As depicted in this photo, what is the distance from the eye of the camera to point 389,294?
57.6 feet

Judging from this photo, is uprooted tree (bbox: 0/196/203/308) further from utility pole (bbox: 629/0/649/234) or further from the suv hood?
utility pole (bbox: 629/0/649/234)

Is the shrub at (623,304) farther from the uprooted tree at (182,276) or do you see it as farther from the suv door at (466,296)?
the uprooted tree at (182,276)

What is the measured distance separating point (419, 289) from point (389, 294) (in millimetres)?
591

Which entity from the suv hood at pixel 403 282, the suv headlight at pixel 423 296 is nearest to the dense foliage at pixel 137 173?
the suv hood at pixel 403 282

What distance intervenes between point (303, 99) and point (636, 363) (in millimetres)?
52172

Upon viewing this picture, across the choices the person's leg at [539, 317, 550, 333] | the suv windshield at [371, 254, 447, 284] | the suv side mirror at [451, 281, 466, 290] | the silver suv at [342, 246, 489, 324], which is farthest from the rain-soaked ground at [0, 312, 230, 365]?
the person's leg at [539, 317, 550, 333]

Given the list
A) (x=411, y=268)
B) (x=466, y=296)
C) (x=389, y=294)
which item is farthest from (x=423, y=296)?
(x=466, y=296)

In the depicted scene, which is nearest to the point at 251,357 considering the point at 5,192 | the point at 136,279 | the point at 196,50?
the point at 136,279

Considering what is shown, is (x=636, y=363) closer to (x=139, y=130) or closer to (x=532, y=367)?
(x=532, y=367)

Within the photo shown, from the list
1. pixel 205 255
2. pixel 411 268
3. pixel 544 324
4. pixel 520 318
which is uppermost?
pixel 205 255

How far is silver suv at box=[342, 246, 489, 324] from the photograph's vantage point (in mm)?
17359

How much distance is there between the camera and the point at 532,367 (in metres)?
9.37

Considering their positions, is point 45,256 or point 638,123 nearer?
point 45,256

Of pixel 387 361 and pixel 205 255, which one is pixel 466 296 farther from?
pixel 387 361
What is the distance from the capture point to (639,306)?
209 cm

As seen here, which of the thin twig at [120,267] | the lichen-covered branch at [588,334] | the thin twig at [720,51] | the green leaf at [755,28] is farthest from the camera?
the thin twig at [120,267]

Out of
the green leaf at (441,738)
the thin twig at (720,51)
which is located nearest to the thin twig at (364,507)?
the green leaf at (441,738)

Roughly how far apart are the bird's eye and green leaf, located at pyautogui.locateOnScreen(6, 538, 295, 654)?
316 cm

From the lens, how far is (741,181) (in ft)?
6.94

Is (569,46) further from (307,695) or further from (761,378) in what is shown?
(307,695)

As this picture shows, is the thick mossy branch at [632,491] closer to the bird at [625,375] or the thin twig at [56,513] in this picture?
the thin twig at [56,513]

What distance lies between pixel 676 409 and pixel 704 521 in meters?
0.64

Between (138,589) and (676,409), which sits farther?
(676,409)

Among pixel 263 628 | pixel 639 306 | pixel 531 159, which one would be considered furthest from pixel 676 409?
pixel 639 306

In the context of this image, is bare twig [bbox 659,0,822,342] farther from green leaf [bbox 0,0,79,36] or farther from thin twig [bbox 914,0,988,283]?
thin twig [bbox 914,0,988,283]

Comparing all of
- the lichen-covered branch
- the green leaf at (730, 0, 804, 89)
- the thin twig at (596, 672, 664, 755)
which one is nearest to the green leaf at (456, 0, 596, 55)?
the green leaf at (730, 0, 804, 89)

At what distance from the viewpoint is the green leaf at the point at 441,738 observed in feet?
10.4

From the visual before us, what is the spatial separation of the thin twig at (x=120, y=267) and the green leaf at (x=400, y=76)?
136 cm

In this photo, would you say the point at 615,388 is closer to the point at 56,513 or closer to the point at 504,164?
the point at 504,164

++++

> Problem requirements:
Reproduce verbatim everything from the line containing "At what distance" down to the final line of the data, including both of those lines.

> Worked answer:
At what distance from the viewpoint is the green leaf at the point at 441,738 observed in feet?
10.4

From the visual before us, what is the spatial separation of the thin twig at (x=120, y=267) and the green leaf at (x=400, y=76)?
136 cm

In this photo, would you say the point at 615,388 is closer to the point at 56,513 or closer to the point at 504,164?
the point at 504,164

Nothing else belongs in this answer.